**Dataset:**
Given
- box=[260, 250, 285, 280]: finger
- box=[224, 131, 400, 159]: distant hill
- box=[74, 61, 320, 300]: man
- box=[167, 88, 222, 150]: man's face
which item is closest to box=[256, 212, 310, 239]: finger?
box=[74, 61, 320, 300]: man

**What the task requires:**
Reproduce the records above, substituting "thumb" for every instance of "finger" and leaving everything else unchanged.

**Exercise solution:**
Given
- box=[260, 250, 285, 280]: thumb
- box=[224, 131, 400, 159]: distant hill
- box=[74, 61, 320, 300]: man
- box=[167, 88, 222, 150]: man's face
which item is closest to box=[256, 212, 310, 239]: thumb?
box=[74, 61, 320, 300]: man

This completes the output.